***** Records for this task *****

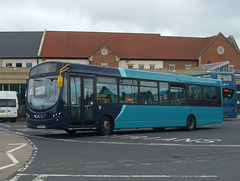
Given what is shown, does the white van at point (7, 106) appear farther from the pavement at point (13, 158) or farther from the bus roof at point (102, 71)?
the pavement at point (13, 158)

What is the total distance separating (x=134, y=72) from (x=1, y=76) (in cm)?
3075

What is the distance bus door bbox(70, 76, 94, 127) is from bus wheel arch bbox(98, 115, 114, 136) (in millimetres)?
633

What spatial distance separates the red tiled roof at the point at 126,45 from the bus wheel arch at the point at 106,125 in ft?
130

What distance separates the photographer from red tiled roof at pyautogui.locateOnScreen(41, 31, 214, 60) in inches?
2211

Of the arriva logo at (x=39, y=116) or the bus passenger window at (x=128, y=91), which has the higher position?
the bus passenger window at (x=128, y=91)

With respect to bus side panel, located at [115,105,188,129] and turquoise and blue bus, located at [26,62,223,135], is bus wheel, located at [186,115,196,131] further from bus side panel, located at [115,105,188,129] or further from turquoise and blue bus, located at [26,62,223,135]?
bus side panel, located at [115,105,188,129]

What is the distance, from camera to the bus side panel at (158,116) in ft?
54.5

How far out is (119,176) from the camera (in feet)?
22.4

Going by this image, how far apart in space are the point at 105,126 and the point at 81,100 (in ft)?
5.99

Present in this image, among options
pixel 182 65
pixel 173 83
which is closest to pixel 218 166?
pixel 173 83

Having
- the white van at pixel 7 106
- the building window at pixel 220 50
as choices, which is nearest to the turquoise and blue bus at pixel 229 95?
the white van at pixel 7 106

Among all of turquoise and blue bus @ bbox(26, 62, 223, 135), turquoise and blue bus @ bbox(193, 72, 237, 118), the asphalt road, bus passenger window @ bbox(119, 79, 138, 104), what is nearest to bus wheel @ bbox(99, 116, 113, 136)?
turquoise and blue bus @ bbox(26, 62, 223, 135)

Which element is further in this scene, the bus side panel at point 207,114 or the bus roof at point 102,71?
the bus side panel at point 207,114

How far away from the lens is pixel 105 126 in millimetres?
15781
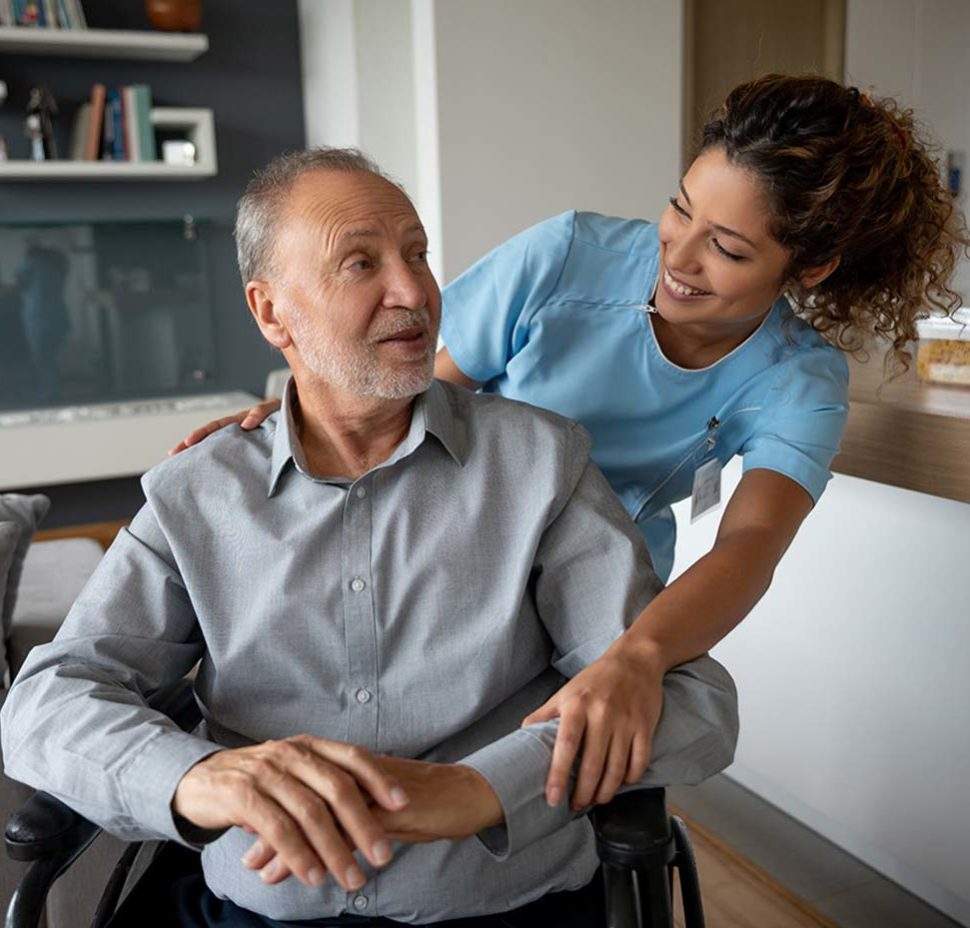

*****

* **Request**
Count the lines in the records above that contain the string "roof", matching case exactly, and reply with the number alone.

* **Output of the task**
4